Camp and Furnace will be transformed into Vamp and Furnace hired out by Shiverpool and showing cult horror films whilst entertaining party goers with DJ sets and dancers. The vampire-themed party is aimed at students and discounts are available.
For something more family-friendly, Knowsley Safari Park will be having a night where you can meet bats and creepy crawlies on 27th October and Active Adventures in Otterspool will be holding a high rope adrenaline-fuelled activity called Ottersghoul on October 30th and 31st.
Traditional Mersey ferry rides will also be getting a makeover with Shiverpool’s ‘Shiver on the river’ on 28th October.
People can expect to travel across the river listening to historic tales of horror from Liverpool and the Wirral.

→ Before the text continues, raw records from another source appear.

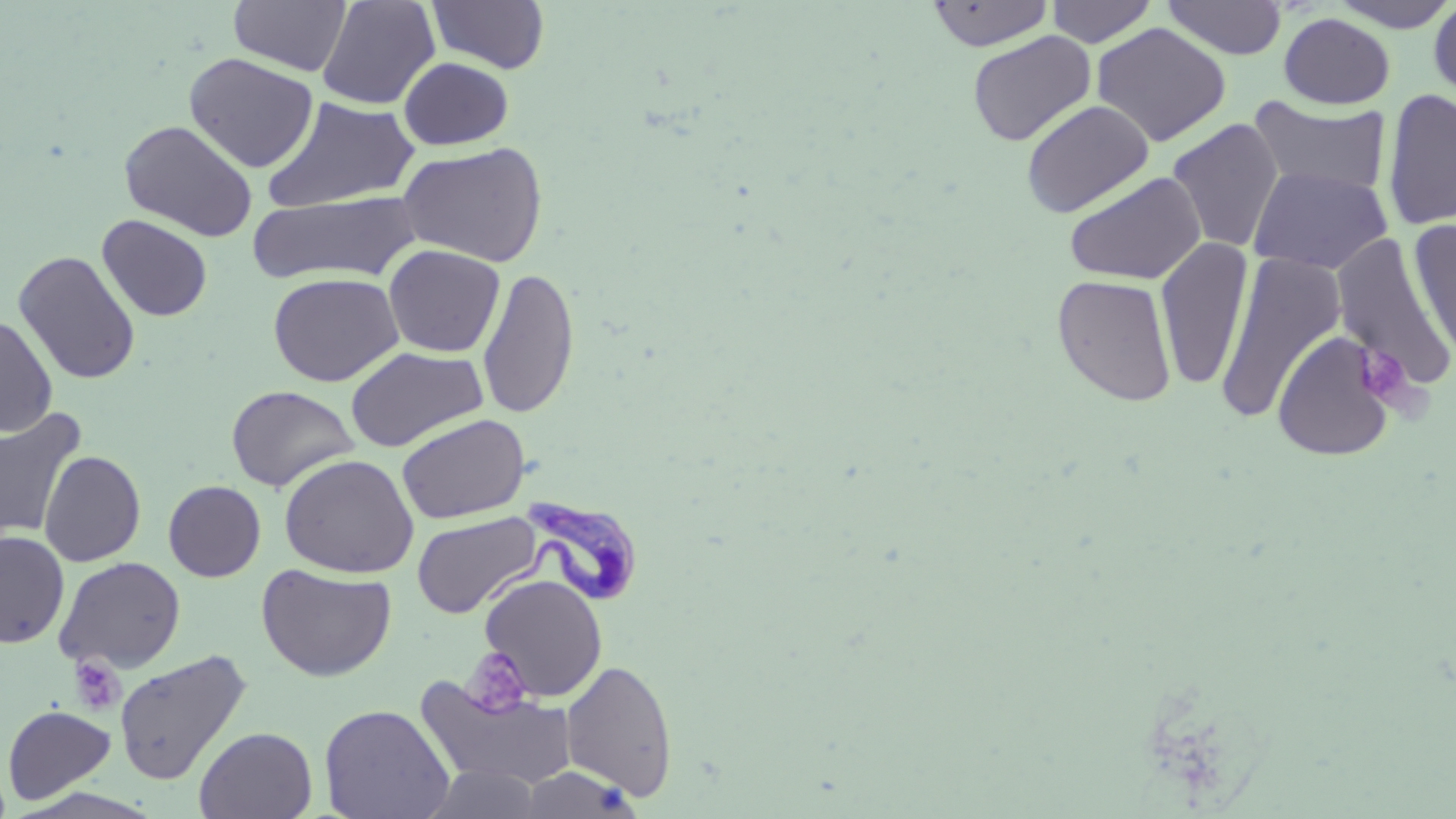

Summary:
  - Coordinate format: approximate bounding boxes as named x1/y1/x2/y2 corners in pixels
  - Trypanosoma brucei locations: (x1=517, y1=493, x2=648, y2=608)
  - Platelet locations: (x1=1355, y1=346, x2=1415, y2=407), (x1=462, y1=647, x2=533, y2=716), (x1=68, y1=656, x2=126, y2=715)
  - Uninfected red blood cell locations: (x1=229, y1=0, x2=352, y2=76), (x1=316, y1=0, x2=440, y2=110), (x1=1046, y1=0, x2=1158, y2=47), (x1=1327, y1=0, x2=1456, y2=33), (x1=1428, y1=0, x2=1456, y2=104), (x1=427, y1=1, x2=550, y2=74), (x1=925, y1=1, x2=1055, y2=52), (x1=1162, y1=1, x2=1287, y2=60), (x1=1279, y1=13, x2=1395, y2=109), (x1=1091, y1=22, x2=1232, y2=147), (x1=967, y1=31, x2=1096, y2=146), (x1=184, y1=52, x2=319, y2=173), (x1=398, y1=57, x2=514, y2=150), (x1=1382, y1=87, x2=1456, y2=233), (x1=1248, y1=95, x2=1392, y2=197), (x1=262, y1=96, x2=421, y2=214), (x1=1021, y1=99, x2=1155, y2=217), (x1=1166, y1=118, x2=1284, y2=255), (x1=118, y1=119, x2=257, y2=241), (x1=396, y1=141, x2=549, y2=268), (x1=1248, y1=165, x2=1393, y2=275), (x1=1063, y1=171, x2=1207, y2=285), (x1=248, y1=191, x2=423, y2=285), (x1=97, y1=214, x2=213, y2=322), (x1=1408, y1=219, x2=1455, y2=366), (x1=1332, y1=233, x2=1453, y2=392), (x1=1155, y1=237, x2=1254, y2=391), (x1=383, y1=244, x2=505, y2=357), (x1=13, y1=250, x2=141, y2=385), (x1=1215, y1=253, x2=1347, y2=424), (x1=478, y1=267, x2=580, y2=420), (x1=268, y1=272, x2=403, y2=387), (x1=1052, y1=274, x2=1177, y2=406), (x1=0, y1=315, x2=58, y2=436), (x1=1272, y1=329, x2=1397, y2=462), (x1=345, y1=346, x2=488, y2=452), (x1=226, y1=385, x2=358, y2=493), (x1=0, y1=408, x2=87, y2=540), (x1=396, y1=413, x2=530, y2=524), (x1=39, y1=450, x2=146, y2=567), (x1=278, y1=454, x2=418, y2=578), (x1=163, y1=480, x2=266, y2=582), (x1=412, y1=512, x2=541, y2=619), (x1=0, y1=531, x2=70, y2=649), (x1=54, y1=556, x2=186, y2=673), (x1=256, y1=563, x2=397, y2=682), (x1=479, y1=574, x2=607, y2=701), (x1=114, y1=649, x2=252, y2=785), (x1=561, y1=658, x2=678, y2=802), (x1=415, y1=675, x2=579, y2=791), (x1=318, y1=703, x2=455, y2=818), (x1=2, y1=705, x2=116, y2=805), (x1=194, y1=726, x2=316, y2=819), (x1=420, y1=765, x2=544, y2=818), (x1=516, y1=765, x2=644, y2=817)
  - Slide-level diagnosis: Trypanosoma brucei
  - Magnification: 1000x
  - Modality: optical microscopy
  - Image size: 1456×819 pixels
  - Stain: May-Grünwald-Giemsa
  - Field of view: one of a larger specimen
  - Preparation: thin blood film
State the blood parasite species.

On the same night, Sefton Park will be hosting the annual Halloween Lantern Carnival run by the Liverpool Lantern Company in a free community event.
The Anglican Cathedral will be hosting a ‘Night of the Living Dead’ to engage with people’s fear of death and connection with the spirit world. The night will take on a religious angle, and will offer an alternative to usual Halloween activities.
Canon Richard White will be leading the event at the Cathedral. He said: “Halloween is now the second biggest commercial event of the year.
“While lots of churches offer positive alternatives for children, teenagers and young adults can often see the church as irrelevant or condemning at this time of the year. It will be creative, fun and will have Christ at its centre.”
Speaking about Halloween, Shiverpool’s Lucy Carew said: “I think it’s a fascinating concept; a gripping intellectual subject. People love to be frightened and scared, it’s fun and they can be creative with costume and characters.
“It has dark and sinister undertones but still a lot of fun. I think people enjoy the macabre and the intrigue that the dark side brings.”
Along with the extensive list of planned events, Liverpool residents will no doubt take part in more traditional activities like trick or treating, apple bobbing and carving jack ‘o lanterns, whilst bringing some Scouse enthusiasm to one of the most popular holidays of the year.
However, the infamous ‘Mischief Night’ on October 30th may be something new – and not altogether welcome – for strangers to the city as some youngsters engage in pre-Halloween vandalism and more.